The Malone ACE Procedure for Fecal Incontinence

Dr Walsh, Dr Koyle, Dr Waxman


Infect Urol. 2000;13(4) 

In This Article


Pediatric urologists frequently become involved in the care of patients with urinary incontinence and, especially in the spinal defects/myelomeningocele population, with fecal incontinence. When standard techniques of diet manipulation, drugs and laxatives, or high rectal washout (as described by Shandling and Gilmour[9]) fail, there has been little recourse for this select group. In 1990, Malone and colleagues[1] first described the technique for and rationale behind the antegrade continence enema procedure. Initially, this antegrade enema technique was used for fecal incontinence based on the Mitrofanoff principle of reimplanting a dismembered appendix in the cecum. Further experience with this initial dismembered technique and the orthotopic appendicocecostomy was reported in 1993 by Squire and associates[10] and by Koyle and colleagues,[5] who expanded the indication for the antegrade continence enema to patients with severe constipation. The short- and long-term success appeared to be excellent in the majority of patients, although the procedure was not universally successful or free of complications.

As Malone and coworkers[1] suggested, physicians need to individualize the approach to each patient. Success depends on experimentation by the patient and family to determine the ultimate frequency and volume of enema administration. Various solutions can be used for the enema. Tap water, saline solution, and/or soapy water have been used successfully without metabolic sequelae. The use of tap water eliminates the potential for hyperphosphatemia associated with phosphate enemas. Monitoring of renal function and electrolyte levels every 3 months ensures no long-term problems from free water absorption or loss of electrolytes.[3,5]

Complications are not infrequent, especially as they relate to stress; revision surgery is often necessary.

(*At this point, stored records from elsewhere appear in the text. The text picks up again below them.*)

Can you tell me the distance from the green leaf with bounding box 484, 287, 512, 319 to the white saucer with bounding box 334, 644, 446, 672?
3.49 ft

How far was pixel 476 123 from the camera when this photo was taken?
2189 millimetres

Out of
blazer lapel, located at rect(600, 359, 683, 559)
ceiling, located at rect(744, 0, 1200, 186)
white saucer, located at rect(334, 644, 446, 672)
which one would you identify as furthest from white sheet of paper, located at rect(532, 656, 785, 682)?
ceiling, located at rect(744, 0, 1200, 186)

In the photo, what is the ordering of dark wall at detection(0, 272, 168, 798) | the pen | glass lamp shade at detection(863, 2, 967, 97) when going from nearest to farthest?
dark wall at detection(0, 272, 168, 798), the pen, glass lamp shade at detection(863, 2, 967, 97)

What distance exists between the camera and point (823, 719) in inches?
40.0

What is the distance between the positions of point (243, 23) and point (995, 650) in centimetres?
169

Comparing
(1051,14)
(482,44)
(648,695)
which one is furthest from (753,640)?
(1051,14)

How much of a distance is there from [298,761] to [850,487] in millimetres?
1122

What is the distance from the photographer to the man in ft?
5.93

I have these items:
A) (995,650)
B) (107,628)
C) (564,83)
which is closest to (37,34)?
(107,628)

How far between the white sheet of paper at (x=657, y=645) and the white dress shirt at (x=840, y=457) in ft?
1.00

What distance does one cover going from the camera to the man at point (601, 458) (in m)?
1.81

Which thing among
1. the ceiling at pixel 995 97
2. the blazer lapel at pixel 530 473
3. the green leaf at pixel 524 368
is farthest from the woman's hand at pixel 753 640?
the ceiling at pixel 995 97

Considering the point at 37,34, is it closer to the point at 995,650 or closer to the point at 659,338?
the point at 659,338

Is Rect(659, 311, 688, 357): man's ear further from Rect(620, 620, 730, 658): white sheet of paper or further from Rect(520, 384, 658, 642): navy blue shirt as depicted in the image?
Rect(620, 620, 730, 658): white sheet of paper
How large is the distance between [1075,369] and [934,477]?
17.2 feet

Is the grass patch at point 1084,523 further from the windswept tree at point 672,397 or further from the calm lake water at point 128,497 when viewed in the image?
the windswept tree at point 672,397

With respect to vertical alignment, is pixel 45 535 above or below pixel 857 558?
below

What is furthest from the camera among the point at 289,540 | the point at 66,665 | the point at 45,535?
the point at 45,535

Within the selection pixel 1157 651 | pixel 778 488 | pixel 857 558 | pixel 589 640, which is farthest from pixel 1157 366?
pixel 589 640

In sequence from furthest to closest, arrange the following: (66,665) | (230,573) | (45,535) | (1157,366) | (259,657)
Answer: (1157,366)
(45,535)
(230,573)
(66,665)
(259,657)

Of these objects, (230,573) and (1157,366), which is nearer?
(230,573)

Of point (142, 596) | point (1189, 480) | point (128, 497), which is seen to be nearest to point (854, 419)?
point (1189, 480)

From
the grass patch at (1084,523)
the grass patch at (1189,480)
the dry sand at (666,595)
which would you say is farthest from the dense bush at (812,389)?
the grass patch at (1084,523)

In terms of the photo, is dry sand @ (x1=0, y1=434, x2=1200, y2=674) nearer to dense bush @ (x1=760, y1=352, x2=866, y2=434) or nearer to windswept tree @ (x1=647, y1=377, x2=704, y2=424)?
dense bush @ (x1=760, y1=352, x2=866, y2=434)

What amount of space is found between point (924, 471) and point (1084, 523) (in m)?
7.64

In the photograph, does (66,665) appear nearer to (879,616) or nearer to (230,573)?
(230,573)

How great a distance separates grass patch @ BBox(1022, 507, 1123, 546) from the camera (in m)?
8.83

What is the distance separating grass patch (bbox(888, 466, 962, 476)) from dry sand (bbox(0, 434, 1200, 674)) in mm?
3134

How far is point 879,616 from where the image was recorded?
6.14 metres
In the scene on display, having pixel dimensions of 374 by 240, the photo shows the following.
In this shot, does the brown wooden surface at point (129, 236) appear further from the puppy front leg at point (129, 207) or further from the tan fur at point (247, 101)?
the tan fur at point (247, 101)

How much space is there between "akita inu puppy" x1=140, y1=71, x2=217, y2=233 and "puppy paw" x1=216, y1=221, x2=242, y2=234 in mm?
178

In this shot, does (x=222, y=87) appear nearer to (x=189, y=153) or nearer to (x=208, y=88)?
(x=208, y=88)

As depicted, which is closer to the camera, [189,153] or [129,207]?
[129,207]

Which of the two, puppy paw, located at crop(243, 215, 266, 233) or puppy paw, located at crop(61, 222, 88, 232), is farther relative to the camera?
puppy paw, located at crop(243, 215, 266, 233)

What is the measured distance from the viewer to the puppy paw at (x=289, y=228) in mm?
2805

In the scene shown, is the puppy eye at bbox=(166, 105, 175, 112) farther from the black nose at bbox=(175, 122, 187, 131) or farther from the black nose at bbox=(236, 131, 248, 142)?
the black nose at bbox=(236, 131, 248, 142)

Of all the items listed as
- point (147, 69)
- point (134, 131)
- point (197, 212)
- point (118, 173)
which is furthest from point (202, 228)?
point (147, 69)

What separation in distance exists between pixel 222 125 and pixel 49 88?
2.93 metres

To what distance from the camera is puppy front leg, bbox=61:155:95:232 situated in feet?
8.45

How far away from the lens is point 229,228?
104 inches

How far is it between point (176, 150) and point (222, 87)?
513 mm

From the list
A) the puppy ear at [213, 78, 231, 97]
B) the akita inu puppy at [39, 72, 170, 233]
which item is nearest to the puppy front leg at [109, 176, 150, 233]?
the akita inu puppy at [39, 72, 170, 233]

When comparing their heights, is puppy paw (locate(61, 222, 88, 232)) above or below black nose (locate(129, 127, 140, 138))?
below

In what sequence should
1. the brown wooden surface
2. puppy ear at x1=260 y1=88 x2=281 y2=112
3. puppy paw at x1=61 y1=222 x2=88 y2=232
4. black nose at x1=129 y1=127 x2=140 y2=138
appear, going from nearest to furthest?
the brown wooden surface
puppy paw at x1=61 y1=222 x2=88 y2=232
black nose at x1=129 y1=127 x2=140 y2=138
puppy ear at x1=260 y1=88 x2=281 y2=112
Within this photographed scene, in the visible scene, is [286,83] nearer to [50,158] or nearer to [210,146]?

Stomal stenosis may occur secondary to poor vascularization of the appendix, which may be potentiated by less frequent catheterization of the antegrade continence enema stoma than an appendicovesicostomy stoma. Early recognition and initiation of a daily dilation routine may prevent this complication. The in situ technique we have presented hopefully will minimize risks of vascular compromise. Placement of a gastrostomy button through the MACE channel may be useful in isolated cases of recurrent stenoses; in stomal, fecal, or gaseous leaks; in painful catheterizations; or when compliance issues are encountered. Other problems related to stomal creation include stomal prolapse, granulation tissue formation, and wound infection. The latter should lead to a neurologic consultation for the patient with a ventriculoperitoneal shunt; rapid action may be necessary.

The MACE procedure is an important adjunct in the care of children and adolescents with problems of fecal elimination in whom standard medical therapies have failed. In addition to the spina bifida population, we have used the MACE procedure in patients who have continued to have fecal problems after rectal pull-throughs for an imperforate anus and in older children with cerebral palsy and Down syndrome where there has been intractable constipation. This procedure is often combined with an additional urologic procedure, adds little time to the hospital stay, and does not increase morbidity.

It appears that the application of this procedure can be extended to the adult population as well. Patients with intractable constipation may be candidates for the antegrade continence enema procedure. Adults must be highly motivated to care for themselves. Many can escape the need for caregivers or family members who are currently involved in their care. Laparoscopic-assisted techniques would be especially suited to patients who present with isolated bowel dysfunction.[11] Also, one might surmise that techniques of percutaneous access to the cecum performed under local anesthesia and which allow the MACE principle to be employed would be helpful to the growing number of adults who require custodial care and have associated bowel management issues. Patients must understand, however, that several revisions may be necessary before success is achieved.

Patient selection, preparation, and education cannot be overemphasized because of the complexity of the underlying abnormalities and subsequent surgeries that might be required for those patients with fecal elimination problems. To give children or adults with fecal or urinary incontinence independence with increased self-esteem and confidence by making them clean and dry must be the aim of all urologists who embark on the care of patients with those complex problems.